* [Work item] Copy the passage on the Xidaotang word for word.

### Exercise passage ###

Founded in 1901 by Ma Qixi (1857–1914), a Chinese Muslim from Lintan (formerly Taozhou), it fuses traditional Sunni Hanafi Islam with study of the Confucian classics and the Han Kitab. The group lived communally, supporting itself through a trade network which extended into the Tibetan border regions.

In 1914, Hui general Ma Anliang, affiliated with the rival Khufiyya order, slew Ma Qixi, and was nearly successful in exterminating the sect, but a portion evaded capture. Hui warlord Ma Zhongying raided Hui and Tibetan encampments in the 1920s, causing another exodus. The Xidaotang pledged allegiance to the Kuomintang after their rise to power, and in 1941, the Hui General Bai Chongxi introduced Chiang Kai-shek to Xidaotang leader Ma Mingren in Chongqing.

### Listed records ###

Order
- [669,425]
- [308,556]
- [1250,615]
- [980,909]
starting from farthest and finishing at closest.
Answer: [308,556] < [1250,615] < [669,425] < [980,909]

###

* [Response to the task]
Founded in 1901 by Ma Qixi (1857–1914), a Chinese Muslim from Lintan (formerly Taozhou), it fuses traditional Sunni Hanafi Islam with study of the Confucian classics and the Han Kitab. The group lived communally, supporting itself through a trade network which extended into the Tibetan border regions.

In 1914, Hui general Ma Anliang, affiliated with the rival Khufiyya order, slew Ma Qixi, and was nearly successful in exterminating the sect, but a portion evaded capture. Hui warlord Ma Zhongying raided Hui and Tibetan encampments in the 1920s, causing another exodus. The Xidaotang pledged allegiance to the Kuomintang after their rise to power, and in 1941, the Hui General Bai Chongxi introduced Chiang Kai-shek to Xidaotang leader Ma Mingren in Chongqing.